I just returned from the ATTD Conference held in Vienna and my main reaction was WOW! The future for people with diabetes is so very bright. So bright that I was inspired to start blogging again and to work harder on my own entrepreneur projects.
A central theme to the conference was that we, the healthcare industry, are not doing a good job for people with diabetes….glucoses after meals and overall blood glucoses are just too high. And, the numbers of new people with type 1 diabetes are increasing across the world. We must do better.
Compared to last year which was almost exclusively artificial pancreas data discussion, there was much more focus on the benefits of cgm in clinical practice: monitoring time in range, using cgm with or without pumps (the DIaMonD study was discussed multiple times), and assessing post prandial highs that improve with faster insulins (fiasp, afrezza). I would have loved to have also seen Steve Ponder’s sugar surfing included in the discussions but I guess Europe hasn’t met the surfers yet? Integrating cgm data with the 'internet of things' such as fitness trackers, refrigerators, mattresses with AI could perhaps one day anticipate trends and assist artificial pancreas algorithms.
I was interested to learn more about experiences with Abbott freestyle libre (flash) sensor, pros and cons, and to learn about a new implantable cgm sensor by Roche called Eversense which is currently approved for 6 months usage for each sensor in Europe. Cons though in my opinion are that the device has to be charged each day, is a bit bulky, and must be done as a procedure at the endocrinology office.
I was also impressed with #DIYPS #openaps being discussed ‘openly’ and enthusiastically with JDRF's statement of collaboration and Roche’s announcement of support for the movement. I would have liked to have seen more patients on the stage, however, discussing their stories and experiences (pros, cons) rather than just from a physician point of view. Nonetheless, nightscout supporters and patient advocates were everywhere in the audience making sure that the industry pushes harder to get products out faster in the name of the #wearenotwaiting movement.
Of course artificial pancreas was a big part of the conference. When the audience was polled using the conference's interactive app, artificial pancreas is thought to be the technology that will most improve patients' lives in the next 5 years. It was exciting to see that future Tandem and Omnipod artificial pancreas data suggests time in range was 88%! I am very much looking forward to the commercialization of their systems with the dexcom g6 sensor (hopefully next year?). The bionic pancreas with both glucagon and insulin, the iLet, is also working toward commercialization and would not require the meal announcements required by the other systems and algorithms.
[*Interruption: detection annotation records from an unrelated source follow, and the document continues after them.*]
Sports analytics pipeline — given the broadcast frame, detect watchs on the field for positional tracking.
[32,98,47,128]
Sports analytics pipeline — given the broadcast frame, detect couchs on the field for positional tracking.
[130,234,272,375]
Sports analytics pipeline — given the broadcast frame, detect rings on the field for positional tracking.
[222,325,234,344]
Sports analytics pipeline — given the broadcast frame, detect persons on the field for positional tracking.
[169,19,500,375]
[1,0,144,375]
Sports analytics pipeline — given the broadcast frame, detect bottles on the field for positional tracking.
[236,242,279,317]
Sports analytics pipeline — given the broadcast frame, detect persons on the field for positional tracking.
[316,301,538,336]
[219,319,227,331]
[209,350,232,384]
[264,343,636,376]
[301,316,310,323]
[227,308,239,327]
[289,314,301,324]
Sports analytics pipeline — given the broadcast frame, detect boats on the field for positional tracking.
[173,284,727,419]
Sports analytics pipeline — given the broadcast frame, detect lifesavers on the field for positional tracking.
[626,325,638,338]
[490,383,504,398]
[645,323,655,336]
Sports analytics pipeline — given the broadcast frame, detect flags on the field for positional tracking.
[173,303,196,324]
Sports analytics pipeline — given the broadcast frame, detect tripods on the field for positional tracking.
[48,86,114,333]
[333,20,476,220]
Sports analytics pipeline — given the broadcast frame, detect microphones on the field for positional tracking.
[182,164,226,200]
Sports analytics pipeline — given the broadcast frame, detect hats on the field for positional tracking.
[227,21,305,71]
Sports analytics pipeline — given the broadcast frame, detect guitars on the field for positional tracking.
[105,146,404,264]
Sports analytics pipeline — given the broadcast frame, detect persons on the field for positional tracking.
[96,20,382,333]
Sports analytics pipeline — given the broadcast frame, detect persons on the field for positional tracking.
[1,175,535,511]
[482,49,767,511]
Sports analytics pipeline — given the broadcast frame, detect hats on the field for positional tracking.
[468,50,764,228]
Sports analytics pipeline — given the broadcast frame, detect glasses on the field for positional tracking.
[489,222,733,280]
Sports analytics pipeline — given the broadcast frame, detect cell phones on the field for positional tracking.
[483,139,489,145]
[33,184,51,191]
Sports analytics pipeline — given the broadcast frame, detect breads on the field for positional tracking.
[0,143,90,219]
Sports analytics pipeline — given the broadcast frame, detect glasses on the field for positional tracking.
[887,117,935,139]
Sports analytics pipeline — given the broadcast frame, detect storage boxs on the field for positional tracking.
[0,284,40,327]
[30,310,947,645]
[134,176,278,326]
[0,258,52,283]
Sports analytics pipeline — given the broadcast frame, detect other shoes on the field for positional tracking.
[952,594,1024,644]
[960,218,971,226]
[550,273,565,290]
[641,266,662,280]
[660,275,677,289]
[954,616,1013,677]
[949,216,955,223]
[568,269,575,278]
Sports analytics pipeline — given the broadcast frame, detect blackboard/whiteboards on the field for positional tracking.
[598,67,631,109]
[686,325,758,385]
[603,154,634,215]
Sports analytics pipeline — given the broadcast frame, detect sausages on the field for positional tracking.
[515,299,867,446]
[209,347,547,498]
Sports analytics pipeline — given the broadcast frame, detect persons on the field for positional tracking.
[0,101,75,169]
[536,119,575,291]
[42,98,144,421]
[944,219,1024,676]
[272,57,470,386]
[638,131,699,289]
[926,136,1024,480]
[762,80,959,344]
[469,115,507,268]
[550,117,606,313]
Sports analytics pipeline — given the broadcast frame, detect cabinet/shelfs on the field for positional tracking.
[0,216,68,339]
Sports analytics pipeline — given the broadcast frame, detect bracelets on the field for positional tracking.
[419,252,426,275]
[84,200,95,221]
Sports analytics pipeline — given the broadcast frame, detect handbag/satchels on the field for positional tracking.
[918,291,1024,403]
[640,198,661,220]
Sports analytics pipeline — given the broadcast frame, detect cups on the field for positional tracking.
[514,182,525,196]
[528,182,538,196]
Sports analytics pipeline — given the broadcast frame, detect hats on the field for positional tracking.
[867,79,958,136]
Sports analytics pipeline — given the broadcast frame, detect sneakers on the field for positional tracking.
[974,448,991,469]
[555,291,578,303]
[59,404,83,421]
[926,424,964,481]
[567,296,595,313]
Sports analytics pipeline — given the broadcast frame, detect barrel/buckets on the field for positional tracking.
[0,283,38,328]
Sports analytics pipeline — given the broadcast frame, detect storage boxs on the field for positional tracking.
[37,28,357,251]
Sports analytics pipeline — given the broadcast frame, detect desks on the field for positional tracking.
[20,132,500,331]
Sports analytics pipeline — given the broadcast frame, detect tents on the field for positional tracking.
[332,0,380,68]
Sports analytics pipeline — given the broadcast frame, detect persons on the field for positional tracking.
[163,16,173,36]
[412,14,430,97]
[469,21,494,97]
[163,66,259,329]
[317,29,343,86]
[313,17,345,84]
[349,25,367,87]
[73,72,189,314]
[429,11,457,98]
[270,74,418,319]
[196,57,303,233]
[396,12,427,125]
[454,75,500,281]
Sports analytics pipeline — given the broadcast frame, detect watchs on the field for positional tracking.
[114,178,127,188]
When BigFoot gets closer to commercialization I am guessing they too will be at a future ATTD conference for announcements. However, I was particularly impressed with the amount psychosocial data that is being evaluated with current artificial pancreas projects…they are looking to define more specifically how these systems help (or hurt) people with diabetes to achieve their life goals. In other words, it was said that good health is not a specific hgba1c or time in range but rather ‘having the health to live the life one wants to live.’
Digital innovations were also present at the conference. One of my favorites is the MedAngel temperature sensor. The device is placed in the bag that you carry your insulin in. It alerts you through a mobile app if the temperature is not safe for the insulin thereby keeping it most effective.
A French video game by Solar Games peaked my interest as it is basically a sims experience in which a practice develops its own content for diabetes education that they would like their patients to learn. However, I feel that the concept of diabetes virtual coaching currently provided by the wonderful app MySugr as well as by Canary Health are more likely to make the largest impact. Of course we need outcomes data to really know. Nevertheless, support for self management with a chronic disease like diabetes as well as motivators for health behavior change is an area that needs more attention because...no technology or treatment works if a patient doesn't use it.
Access to technologies was also discussed with Dr. Irl Hirsh’s call to action being that physicians should actively immerse themselves in economics nomenclature and population health cost-savings analysis so as to better advocate for our patients with payers. Perhaps we should all have a Masters of Public Health, I know it has certainly helped me.
Disclosure: I am a paid speaker for Dexcom helping to educate primary care providers about the benefits of cgm for their patients.